All of this data can be used, even though if it is historical data, to train their systems. Vehicle operators have even been helped to “transition into data labeling, equipping them with new skills that will likely come in handy when they resume their former roles,” he adds. New tools have also been built to enable the annotation of driving data. This is creating a new life for old data. Combined with new data it can be used to test scenarios, software and hardware to improve vehicle performance and safety.

For example, autonomous trucking firm Embark Trucks annotated four years of data. The software they used showed truck drivers several images of different scenarios, which they were asked to determine whether or not they were noteworthy. They were also asked how they would handle each situation, based on their own experience.

Mining data

A similar approach has also been taken by Aurora Innovation. Its vehicle operators are collaborating with its triage and labeling teams. In an email to MIT Technology Review, the company’s CEO and co-founder Chris Urmson, wrote that this approach is enabling them “to mine our massive collection of manual and autonomous driving data for additional interesting on-road events that can be turned into virtual tests”. Operators are also now more aware of how the data they collate is used offline. This data will enhance the ability of the operators to do their jobs when time comes to go back on the road.

Autonomous vehicle companies have had to become creative to overcome the obstacles of not being able to test their products in real-life.

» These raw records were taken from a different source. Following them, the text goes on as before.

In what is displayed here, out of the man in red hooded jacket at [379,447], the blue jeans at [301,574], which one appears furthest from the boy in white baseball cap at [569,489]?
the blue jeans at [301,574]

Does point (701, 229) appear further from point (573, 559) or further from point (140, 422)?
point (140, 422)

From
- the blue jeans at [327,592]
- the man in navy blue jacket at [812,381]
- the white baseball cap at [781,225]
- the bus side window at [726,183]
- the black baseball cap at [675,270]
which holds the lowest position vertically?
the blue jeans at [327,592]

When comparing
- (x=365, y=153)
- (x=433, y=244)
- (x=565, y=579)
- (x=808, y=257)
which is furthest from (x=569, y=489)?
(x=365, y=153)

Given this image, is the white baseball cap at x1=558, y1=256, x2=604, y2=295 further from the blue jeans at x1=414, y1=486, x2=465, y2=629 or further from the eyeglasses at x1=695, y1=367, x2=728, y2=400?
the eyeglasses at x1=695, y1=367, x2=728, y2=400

Embark, for example, put its money into software for testing hardware components offline – an investment which Brandon Moak, CTO and co-founder of Embark Trucks, feels will put his firm in good stead. The software his team developed permits hardware components to be tested offline to assess the vehicle control systems, namely “responsible for sending physical commands, like how fast to turn the steering wheel,” explains Field.

Lyft: back on the road

While the situation remains uncertain, particularly with regards to Covid-19 infection rates being extremely high in the United States, Lyft has begun to once again test its vehicles on public roads in California. Robert Morgan, Director of Engineering and Sameer Qureshi, director of product management at Lyft Level 5 – the autonomous vehicle division of Lyft, write in their article on Medium, Continued Momentum Through Simulation: “We’re excited to announce that our autonomous vehicles (AVs) are back on the road and that, during the shelter in place, we continued to make progress by doubling down on simulation. Simulation is an important part of our testing program, enabling us to test beyond road miles.”

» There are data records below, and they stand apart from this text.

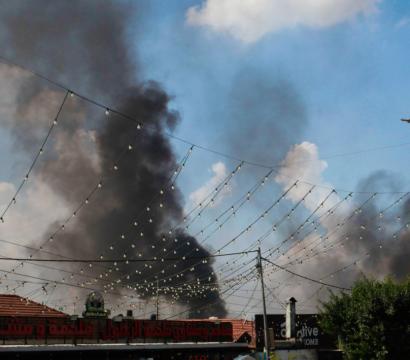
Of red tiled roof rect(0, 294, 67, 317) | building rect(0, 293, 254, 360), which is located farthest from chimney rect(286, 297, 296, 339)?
red tiled roof rect(0, 294, 67, 317)

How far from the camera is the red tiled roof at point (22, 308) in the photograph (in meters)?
34.3

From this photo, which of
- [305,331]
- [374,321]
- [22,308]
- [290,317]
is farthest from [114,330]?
[305,331]

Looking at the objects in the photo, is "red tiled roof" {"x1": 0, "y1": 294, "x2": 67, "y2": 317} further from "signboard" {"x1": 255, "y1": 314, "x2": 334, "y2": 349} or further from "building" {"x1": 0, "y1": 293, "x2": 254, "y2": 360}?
"signboard" {"x1": 255, "y1": 314, "x2": 334, "y2": 349}

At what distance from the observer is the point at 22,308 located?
35.6m

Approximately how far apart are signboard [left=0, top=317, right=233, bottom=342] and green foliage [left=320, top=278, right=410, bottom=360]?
8849mm

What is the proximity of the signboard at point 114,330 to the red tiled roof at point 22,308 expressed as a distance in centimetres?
579

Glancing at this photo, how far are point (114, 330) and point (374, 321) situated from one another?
15.0 metres

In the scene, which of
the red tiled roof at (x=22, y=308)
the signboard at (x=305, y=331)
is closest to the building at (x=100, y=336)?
the red tiled roof at (x=22, y=308)

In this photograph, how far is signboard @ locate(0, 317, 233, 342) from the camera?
2828cm

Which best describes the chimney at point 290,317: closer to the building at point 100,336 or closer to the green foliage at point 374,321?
the building at point 100,336

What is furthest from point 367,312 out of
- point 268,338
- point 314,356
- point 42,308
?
point 42,308

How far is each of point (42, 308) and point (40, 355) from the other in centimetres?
909

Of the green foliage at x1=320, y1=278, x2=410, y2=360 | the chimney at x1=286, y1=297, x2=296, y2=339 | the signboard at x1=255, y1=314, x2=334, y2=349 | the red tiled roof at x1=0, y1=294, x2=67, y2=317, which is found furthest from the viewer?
the signboard at x1=255, y1=314, x2=334, y2=349

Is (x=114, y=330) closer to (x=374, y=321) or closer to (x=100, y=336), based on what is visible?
(x=100, y=336)
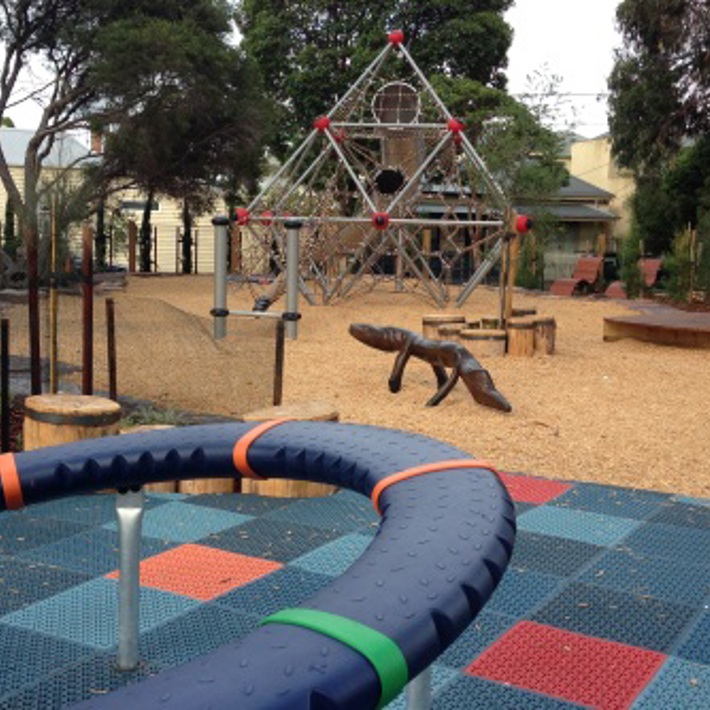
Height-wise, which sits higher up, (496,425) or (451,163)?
(451,163)

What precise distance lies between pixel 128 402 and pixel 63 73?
18.8m

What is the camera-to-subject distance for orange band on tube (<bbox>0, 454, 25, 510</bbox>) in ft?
8.16

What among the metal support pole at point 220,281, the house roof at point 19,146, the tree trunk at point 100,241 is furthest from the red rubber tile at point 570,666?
the house roof at point 19,146

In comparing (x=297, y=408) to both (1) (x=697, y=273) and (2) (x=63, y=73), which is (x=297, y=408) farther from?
(2) (x=63, y=73)

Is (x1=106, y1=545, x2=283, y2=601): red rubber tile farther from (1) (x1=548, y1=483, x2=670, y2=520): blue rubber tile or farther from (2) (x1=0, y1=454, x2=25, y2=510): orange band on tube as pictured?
(1) (x1=548, y1=483, x2=670, y2=520): blue rubber tile

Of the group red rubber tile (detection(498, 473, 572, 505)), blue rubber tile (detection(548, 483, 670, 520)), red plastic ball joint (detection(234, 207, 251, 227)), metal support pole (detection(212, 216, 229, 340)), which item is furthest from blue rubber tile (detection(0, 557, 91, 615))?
red plastic ball joint (detection(234, 207, 251, 227))

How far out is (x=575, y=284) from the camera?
70.8 feet

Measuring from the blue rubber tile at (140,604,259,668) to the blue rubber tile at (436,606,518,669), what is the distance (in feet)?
2.15

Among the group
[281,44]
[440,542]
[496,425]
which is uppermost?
[281,44]

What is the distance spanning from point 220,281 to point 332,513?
24.1 ft

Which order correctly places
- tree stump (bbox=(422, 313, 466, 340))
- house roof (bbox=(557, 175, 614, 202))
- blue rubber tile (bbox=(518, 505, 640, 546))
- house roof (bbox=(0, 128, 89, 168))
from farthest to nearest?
house roof (bbox=(557, 175, 614, 202)) → house roof (bbox=(0, 128, 89, 168)) → tree stump (bbox=(422, 313, 466, 340)) → blue rubber tile (bbox=(518, 505, 640, 546))

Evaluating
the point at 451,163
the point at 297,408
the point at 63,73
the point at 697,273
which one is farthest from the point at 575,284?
the point at 297,408

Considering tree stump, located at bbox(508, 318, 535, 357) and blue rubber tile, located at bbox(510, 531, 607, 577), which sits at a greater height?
tree stump, located at bbox(508, 318, 535, 357)

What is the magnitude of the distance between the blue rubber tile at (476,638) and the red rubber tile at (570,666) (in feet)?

The nevertheless add: “If reliant upon on-road miles, it may take some number of billions of miles to test everything. Simply put, the scale makes it impractical to rely only on road miles. Therefore, we supplement our on-road testing with simulation, which gives us a cost-effective way to create additional control, repeatability and safety. It also allows us to test our work without vehicles, without leaving our desks, and for the last few months, without leaving our homes.”

Once the lockdowns are over, more and more autonomous vehicle testing on track and on public roads is likely to occur. Autonomous vehicle developers need to test the vehicles in real-life conditions and apply the lessons from both to improve the development of CAVs. To do this they can use the data they collated during lockdown to test it in real-life.

UK trials unveiled

To this end, in the UK, plans were unveiled for a 180-mile test road for autonomous vehicle trials in the Birmingham, West Midlands, area. The road, it is hoped, will be available to car manufacturers and technology firms later this year, 2020 – once Covid-19 has been brought under control.

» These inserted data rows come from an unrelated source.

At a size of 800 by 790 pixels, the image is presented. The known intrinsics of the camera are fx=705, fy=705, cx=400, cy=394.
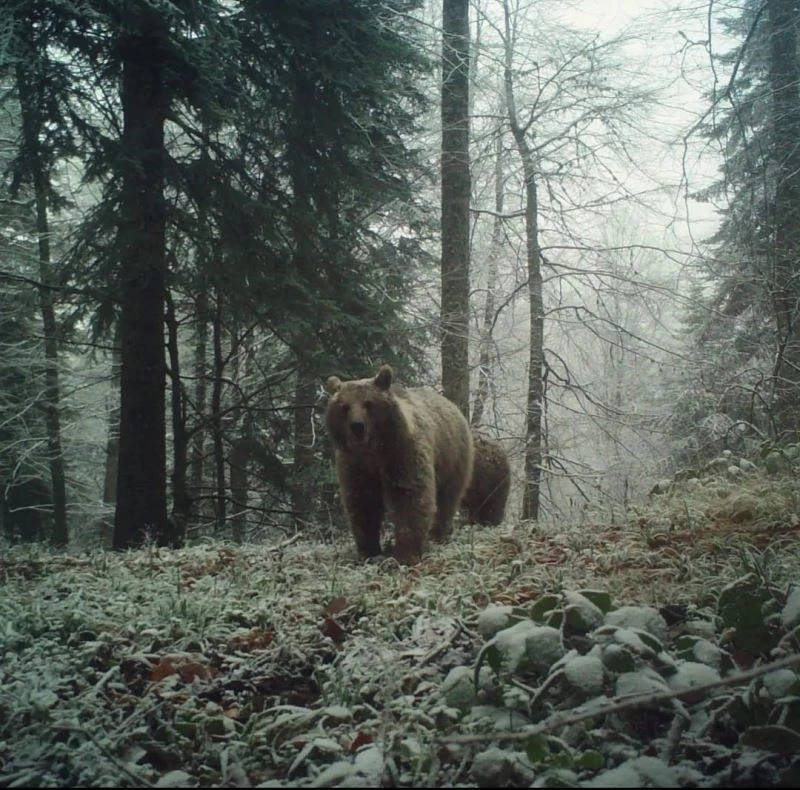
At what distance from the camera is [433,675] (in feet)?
10.4

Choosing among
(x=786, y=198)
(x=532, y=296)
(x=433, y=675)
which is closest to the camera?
(x=433, y=675)

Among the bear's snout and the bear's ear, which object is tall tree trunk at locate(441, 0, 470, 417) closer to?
the bear's ear

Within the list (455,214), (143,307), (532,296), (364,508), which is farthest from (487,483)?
(532,296)

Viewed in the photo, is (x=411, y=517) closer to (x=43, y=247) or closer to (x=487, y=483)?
(x=487, y=483)

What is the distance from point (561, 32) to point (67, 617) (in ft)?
45.4

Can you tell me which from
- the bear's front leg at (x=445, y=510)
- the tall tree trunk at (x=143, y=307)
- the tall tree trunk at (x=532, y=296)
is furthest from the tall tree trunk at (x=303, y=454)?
the tall tree trunk at (x=532, y=296)

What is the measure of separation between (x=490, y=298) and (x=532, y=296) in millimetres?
1576

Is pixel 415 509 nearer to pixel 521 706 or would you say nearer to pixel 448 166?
pixel 521 706

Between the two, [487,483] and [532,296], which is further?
[532,296]

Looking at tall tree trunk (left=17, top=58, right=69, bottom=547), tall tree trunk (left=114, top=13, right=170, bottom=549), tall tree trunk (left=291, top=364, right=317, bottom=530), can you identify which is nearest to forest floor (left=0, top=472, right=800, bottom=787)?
tall tree trunk (left=114, top=13, right=170, bottom=549)

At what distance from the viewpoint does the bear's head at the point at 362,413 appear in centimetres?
665

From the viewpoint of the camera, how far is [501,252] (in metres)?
15.5

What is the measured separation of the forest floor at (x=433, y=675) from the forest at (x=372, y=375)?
0.06 ft

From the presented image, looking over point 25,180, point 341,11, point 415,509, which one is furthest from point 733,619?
point 25,180
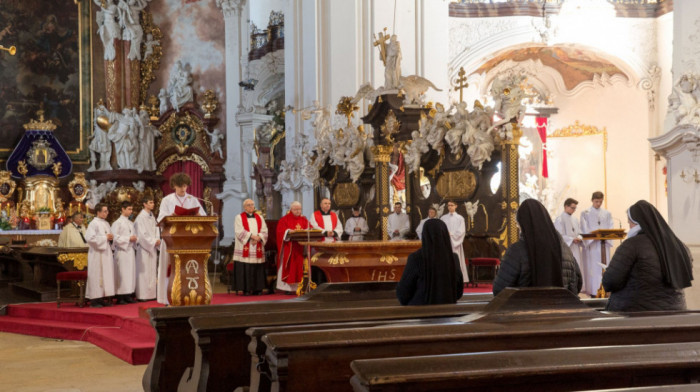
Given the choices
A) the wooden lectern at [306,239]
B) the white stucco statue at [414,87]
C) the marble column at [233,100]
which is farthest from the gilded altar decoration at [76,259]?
the marble column at [233,100]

This will need to occur to a reasonable level because the first vehicles used on the route between Birmingham and Coventry won’t be driving themselves in the early stages of the road trials. They will have a human driver, and occasionally – and this is where social distancing could be an obstacle, they will need a second person accompanying them to monitor their performance.  So, there are still some potentially challenging times ahead, and as a result they may still need to find new life in old data.